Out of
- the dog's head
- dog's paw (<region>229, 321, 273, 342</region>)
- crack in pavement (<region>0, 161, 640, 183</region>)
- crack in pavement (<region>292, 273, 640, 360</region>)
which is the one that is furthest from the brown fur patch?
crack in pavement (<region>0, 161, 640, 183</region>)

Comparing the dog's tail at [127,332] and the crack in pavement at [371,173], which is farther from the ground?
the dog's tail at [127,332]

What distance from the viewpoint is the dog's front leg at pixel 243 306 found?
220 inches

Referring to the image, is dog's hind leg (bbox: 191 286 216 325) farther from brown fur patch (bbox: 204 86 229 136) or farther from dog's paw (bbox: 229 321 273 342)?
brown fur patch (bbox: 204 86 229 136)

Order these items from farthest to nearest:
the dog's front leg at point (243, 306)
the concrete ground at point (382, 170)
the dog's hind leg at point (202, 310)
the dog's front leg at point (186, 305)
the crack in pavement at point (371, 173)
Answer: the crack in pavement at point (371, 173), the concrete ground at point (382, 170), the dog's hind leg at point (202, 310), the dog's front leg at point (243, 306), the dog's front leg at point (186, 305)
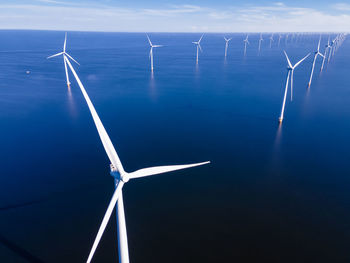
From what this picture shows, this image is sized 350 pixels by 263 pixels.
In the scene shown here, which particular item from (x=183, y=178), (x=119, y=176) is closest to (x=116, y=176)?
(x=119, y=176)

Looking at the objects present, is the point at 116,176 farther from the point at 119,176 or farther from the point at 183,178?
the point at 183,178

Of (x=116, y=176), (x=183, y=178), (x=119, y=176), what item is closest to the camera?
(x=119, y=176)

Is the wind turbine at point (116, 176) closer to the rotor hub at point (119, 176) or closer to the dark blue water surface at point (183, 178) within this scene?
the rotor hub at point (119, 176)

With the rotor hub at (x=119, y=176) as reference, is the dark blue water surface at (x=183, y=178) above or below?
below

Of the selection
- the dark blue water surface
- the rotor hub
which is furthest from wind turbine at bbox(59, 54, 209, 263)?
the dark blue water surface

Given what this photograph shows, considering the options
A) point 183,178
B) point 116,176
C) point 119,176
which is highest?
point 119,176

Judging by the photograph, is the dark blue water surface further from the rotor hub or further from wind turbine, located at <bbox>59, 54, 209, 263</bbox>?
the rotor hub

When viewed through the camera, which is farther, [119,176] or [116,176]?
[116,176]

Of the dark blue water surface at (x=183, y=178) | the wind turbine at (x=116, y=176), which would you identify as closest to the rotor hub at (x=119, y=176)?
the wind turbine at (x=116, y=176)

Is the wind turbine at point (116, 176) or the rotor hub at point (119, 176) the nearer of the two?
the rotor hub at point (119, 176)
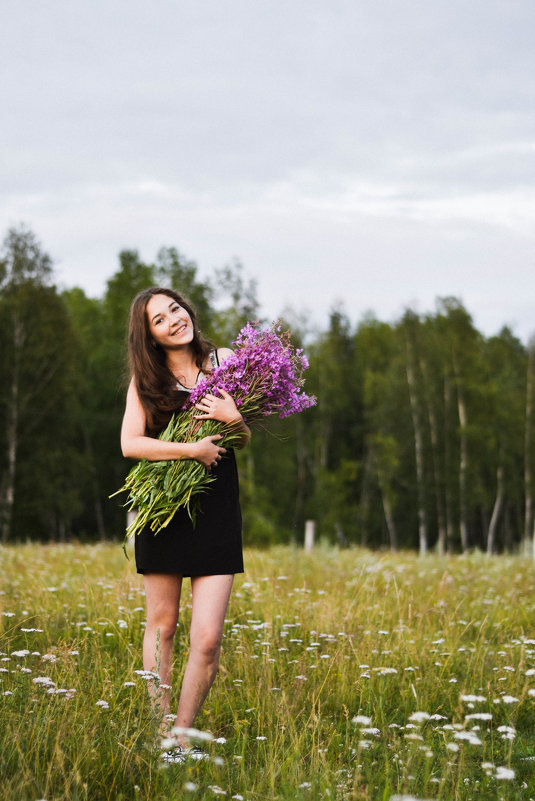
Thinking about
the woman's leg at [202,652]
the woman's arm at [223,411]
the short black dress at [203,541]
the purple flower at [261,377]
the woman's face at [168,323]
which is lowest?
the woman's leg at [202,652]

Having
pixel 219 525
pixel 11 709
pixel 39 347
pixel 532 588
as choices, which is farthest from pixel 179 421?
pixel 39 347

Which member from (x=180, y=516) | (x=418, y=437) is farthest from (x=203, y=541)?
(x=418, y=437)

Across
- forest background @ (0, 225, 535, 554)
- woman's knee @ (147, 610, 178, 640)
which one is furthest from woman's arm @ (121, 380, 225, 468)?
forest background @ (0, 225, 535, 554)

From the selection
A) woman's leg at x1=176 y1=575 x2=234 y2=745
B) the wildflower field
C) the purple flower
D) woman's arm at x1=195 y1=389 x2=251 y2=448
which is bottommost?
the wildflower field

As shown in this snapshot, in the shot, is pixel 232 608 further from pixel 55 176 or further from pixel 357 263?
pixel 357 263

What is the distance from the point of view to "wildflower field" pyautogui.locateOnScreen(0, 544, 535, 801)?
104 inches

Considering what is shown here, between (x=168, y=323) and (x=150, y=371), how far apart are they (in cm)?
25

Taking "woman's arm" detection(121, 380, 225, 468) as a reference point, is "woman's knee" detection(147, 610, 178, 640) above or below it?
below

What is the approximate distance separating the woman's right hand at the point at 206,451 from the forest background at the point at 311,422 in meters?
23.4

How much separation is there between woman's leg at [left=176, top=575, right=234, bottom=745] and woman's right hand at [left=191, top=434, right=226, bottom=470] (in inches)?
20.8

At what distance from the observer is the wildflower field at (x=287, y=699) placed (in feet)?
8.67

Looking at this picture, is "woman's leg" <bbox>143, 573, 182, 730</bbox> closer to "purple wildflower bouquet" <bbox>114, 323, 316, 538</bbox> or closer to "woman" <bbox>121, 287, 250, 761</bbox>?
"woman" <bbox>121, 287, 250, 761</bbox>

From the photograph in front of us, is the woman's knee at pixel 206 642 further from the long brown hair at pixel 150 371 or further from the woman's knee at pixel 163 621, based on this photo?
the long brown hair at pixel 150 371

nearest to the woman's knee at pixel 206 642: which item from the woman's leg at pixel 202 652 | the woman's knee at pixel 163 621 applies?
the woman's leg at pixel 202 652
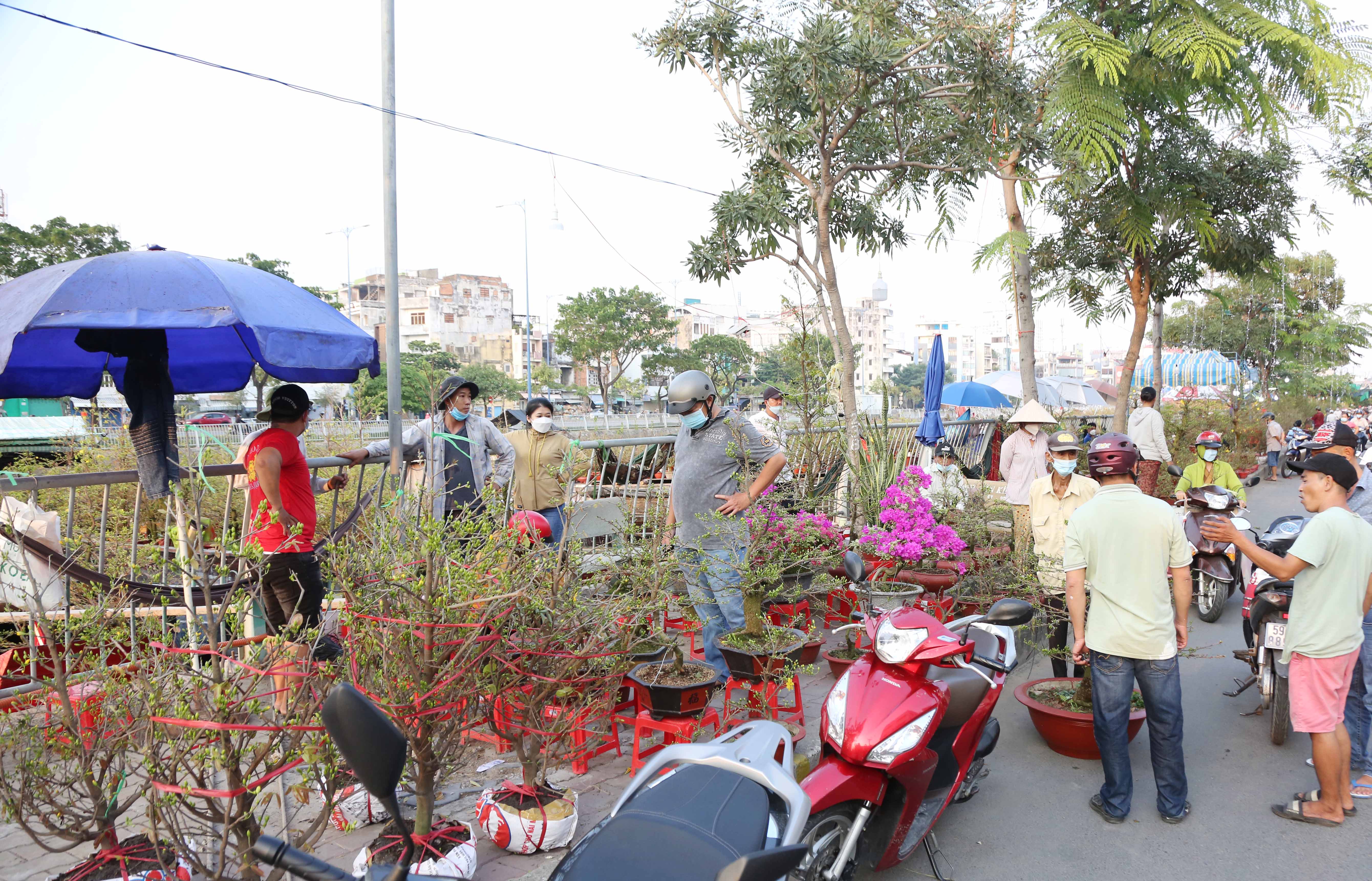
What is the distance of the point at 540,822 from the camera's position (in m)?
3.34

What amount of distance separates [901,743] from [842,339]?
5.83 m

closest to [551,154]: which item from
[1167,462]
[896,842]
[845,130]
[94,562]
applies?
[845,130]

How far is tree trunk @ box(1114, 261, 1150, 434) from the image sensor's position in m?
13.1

^^^^

**DIRECTIONS**
Quote each record exactly as it stands, minus the pictures.

**RESULT**
Out of
- the dog's head
- dog's paw (<region>229, 321, 273, 342</region>)
- crack in pavement (<region>0, 161, 640, 183</region>)
- crack in pavement (<region>292, 273, 640, 360</region>)
which is the one that is furthest from the brown fur patch?
crack in pavement (<region>0, 161, 640, 183</region>)

Comparing the dog's tail at [127,332] and the crack in pavement at [371,173], which is farther from the ground?
the dog's tail at [127,332]

What distance from the viewpoint is the dog's front leg at pixel 243 306 found?
220 inches

Referring to the image, is dog's hind leg (bbox: 191 286 216 325) farther from brown fur patch (bbox: 204 86 229 136) or farther from dog's paw (bbox: 229 321 273 342)?
brown fur patch (bbox: 204 86 229 136)

Order these items from farthest to nearest:
the dog's front leg at point (243, 306)
the concrete ground at point (382, 170)
the dog's hind leg at point (202, 310)
the dog's front leg at point (186, 305)
the crack in pavement at point (371, 173)
Answer: the crack in pavement at point (371, 173), the concrete ground at point (382, 170), the dog's hind leg at point (202, 310), the dog's front leg at point (243, 306), the dog's front leg at point (186, 305)
From what this picture shows, this image is sized 350 pixels by 263 pixels.
In the scene shown here, which particular item from (x=183, y=178), (x=119, y=176) is closest to (x=116, y=176)?
(x=119, y=176)

Looking at the objects present, is the point at 116,176 farther from the point at 119,176 or farther from the point at 183,178?
the point at 183,178

Of (x=116, y=176), (x=183, y=178), (x=119, y=176), what item is closest to the camera?
(x=119, y=176)

Is the wind turbine at point (116, 176) closer to the rotor hub at point (119, 176) or closer to the dark blue water surface at point (183, 178) within this scene?
the rotor hub at point (119, 176)

With the rotor hub at (x=119, y=176) as reference, is the dark blue water surface at (x=183, y=178) above or below?
below

Of the selection
- the dark blue water surface
- the rotor hub
which is furthest from wind turbine at bbox(59, 54, 209, 263)?
the dark blue water surface

Given what this photograph shows, considering the options
A) point 183,178
B) point 116,176
C) point 119,176
which is highest?
point 119,176

Judging by the photograph, is the dark blue water surface further from the rotor hub or further from wind turbine, located at <bbox>59, 54, 209, 263</bbox>?
the rotor hub

When viewed through the camera, which is farther, [119,176] or [116,176]?
[116,176]

Of the dark blue water surface at (x=183, y=178) | the wind turbine at (x=116, y=176), which would you identify as closest to the rotor hub at (x=119, y=176)?
the wind turbine at (x=116, y=176)

Is the wind turbine at point (116, 176) or the rotor hub at point (119, 176) the nearer of the two?
the rotor hub at point (119, 176)
Thinking about
the woman's leg at [202,652]
the woman's arm at [223,411]
the short black dress at [203,541]
the purple flower at [261,377]
the woman's face at [168,323]
which is lowest?
the woman's leg at [202,652]

Having
pixel 219 525
pixel 11 709
pixel 39 347
pixel 532 588
as choices, which is farthest from pixel 179 421?
pixel 39 347

Which member from (x=180, y=516) | (x=418, y=437) is farthest from (x=203, y=541)?
(x=418, y=437)

Across
- forest background @ (0, 225, 535, 554)
- woman's knee @ (147, 610, 178, 640)
which one is furthest from woman's arm @ (121, 380, 225, 468)?
forest background @ (0, 225, 535, 554)

From the selection
A) woman's leg at x1=176 y1=575 x2=234 y2=745
B) the wildflower field
C) the purple flower
D) woman's arm at x1=195 y1=389 x2=251 y2=448
which is bottommost?
the wildflower field

As shown in this snapshot, in the shot, is pixel 232 608 further from pixel 55 176 or further from pixel 357 263?
pixel 357 263

What is the distance from the point of view to "wildflower field" pyautogui.locateOnScreen(0, 544, 535, 801)?
104 inches

Considering what is shown here, between (x=168, y=323) and (x=150, y=371), how far apart are they (in cm)?
25

Taking "woman's arm" detection(121, 380, 225, 468) as a reference point, is "woman's knee" detection(147, 610, 178, 640) above or below it?
below

What is the approximate distance separating the woman's right hand at the point at 206,451 from the forest background at the point at 311,422 in meters?
23.4

How much separation is there between woman's leg at [left=176, top=575, right=234, bottom=745] and woman's right hand at [left=191, top=434, right=226, bottom=470] (in inches)?
20.8

At what distance from the observer is the wildflower field at (x=287, y=699) placed (in feet)?
8.67

Looking at this picture, is "woman's leg" <bbox>143, 573, 182, 730</bbox> closer to "purple wildflower bouquet" <bbox>114, 323, 316, 538</bbox> or closer to "woman" <bbox>121, 287, 250, 761</bbox>?
"woman" <bbox>121, 287, 250, 761</bbox>

From the photograph in front of us, is the woman's knee at pixel 206 642 further from the long brown hair at pixel 150 371 or further from the woman's knee at pixel 163 621, based on this photo?
the long brown hair at pixel 150 371

nearest to the woman's knee at pixel 206 642: which item from the woman's leg at pixel 202 652 | the woman's knee at pixel 163 621 applies?
the woman's leg at pixel 202 652
What is the distance of the point at 540,822 from the camera's position (in m)?
3.34

What amount of distance separates [901,743] from [842,339]?
5.83 m

closest to [551,154]: which item from
[1167,462]
[896,842]
[845,130]
[94,562]
applies?
[845,130]

How far is tree trunk @ box(1114, 261, 1150, 434) from the image sensor's position in m?
13.1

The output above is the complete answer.